→ **TASK BRIEF**
Format the listing below as a numbered list, skipping the blank lines.

→ **EXERCISE MATERIALS**
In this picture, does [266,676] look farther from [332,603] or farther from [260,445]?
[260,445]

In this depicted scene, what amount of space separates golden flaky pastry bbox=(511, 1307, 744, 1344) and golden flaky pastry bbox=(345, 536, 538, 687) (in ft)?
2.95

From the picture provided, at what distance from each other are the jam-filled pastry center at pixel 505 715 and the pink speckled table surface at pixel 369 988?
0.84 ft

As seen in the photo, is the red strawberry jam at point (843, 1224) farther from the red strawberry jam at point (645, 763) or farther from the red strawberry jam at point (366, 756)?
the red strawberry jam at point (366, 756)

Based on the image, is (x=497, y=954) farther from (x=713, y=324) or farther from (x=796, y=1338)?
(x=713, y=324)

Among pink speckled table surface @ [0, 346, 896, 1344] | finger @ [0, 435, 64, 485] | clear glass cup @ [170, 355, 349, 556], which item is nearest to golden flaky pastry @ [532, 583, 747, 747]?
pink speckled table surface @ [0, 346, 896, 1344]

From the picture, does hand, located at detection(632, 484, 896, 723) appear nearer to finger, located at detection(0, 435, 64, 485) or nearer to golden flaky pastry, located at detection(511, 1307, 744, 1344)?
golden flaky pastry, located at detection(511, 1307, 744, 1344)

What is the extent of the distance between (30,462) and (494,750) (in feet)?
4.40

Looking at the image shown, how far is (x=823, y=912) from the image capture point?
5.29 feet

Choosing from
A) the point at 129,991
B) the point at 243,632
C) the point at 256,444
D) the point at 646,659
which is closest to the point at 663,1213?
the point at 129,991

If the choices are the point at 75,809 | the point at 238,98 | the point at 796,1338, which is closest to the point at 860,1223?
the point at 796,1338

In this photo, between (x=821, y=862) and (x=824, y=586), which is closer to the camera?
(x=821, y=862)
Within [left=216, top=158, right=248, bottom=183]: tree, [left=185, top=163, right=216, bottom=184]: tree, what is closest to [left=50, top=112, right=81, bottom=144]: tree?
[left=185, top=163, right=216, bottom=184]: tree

→ **ANSWER TO THE EXERCISE**
1. In this picture, does [266,676] look farther from [332,603] or farther from [260,445]?
2. [260,445]
3. In this depicted scene, what amount of space separates golden flaky pastry bbox=(511, 1307, 744, 1344) and golden flaky pastry bbox=(345, 536, 538, 687) (in ft)?
4. 2.95
5. From the picture provided, at what distance from each other are the jam-filled pastry center at pixel 505 715 and the pink speckled table surface at pixel 369 988?
6. 0.84 ft
7. As seen in the photo, is the red strawberry jam at point (843, 1224) farther from the red strawberry jam at point (645, 763) or farther from the red strawberry jam at point (366, 756)?
8. the red strawberry jam at point (366, 756)
9. Based on the image, is (x=497, y=954) farther from (x=713, y=324) or farther from (x=796, y=1338)?
10. (x=713, y=324)
11. Among pink speckled table surface @ [0, 346, 896, 1344] | finger @ [0, 435, 64, 485] | clear glass cup @ [170, 355, 349, 556], which item is nearest to golden flaky pastry @ [532, 583, 747, 747]?
12. pink speckled table surface @ [0, 346, 896, 1344]
13. From the picture, does hand, located at detection(632, 484, 896, 723) appear nearer to finger, located at detection(0, 435, 64, 485) or nearer to golden flaky pastry, located at detection(511, 1307, 744, 1344)?
14. golden flaky pastry, located at detection(511, 1307, 744, 1344)
15. What is the extent of the distance between (30,462) and (494,750) (in feet)?
16. 4.40
17. Looking at the image shown, how far is (x=823, y=912) from the image capture point?
18. 5.29 feet
19. Choosing from
20. A) the point at 129,991
21. B) the point at 243,632
22. C) the point at 256,444
23. D) the point at 646,659
24. which is closest to the point at 663,1213?
25. the point at 129,991
26. If the choices are the point at 75,809 | the point at 238,98 | the point at 796,1338, which is closest to the point at 860,1223?
27. the point at 796,1338
28. In this photo, between (x=821, y=862) and (x=824, y=586), which is closer to the camera?
29. (x=821, y=862)
30. Within [left=216, top=158, right=248, bottom=183]: tree, [left=185, top=163, right=216, bottom=184]: tree, what is closest to [left=50, top=112, right=81, bottom=144]: tree?
31. [left=185, top=163, right=216, bottom=184]: tree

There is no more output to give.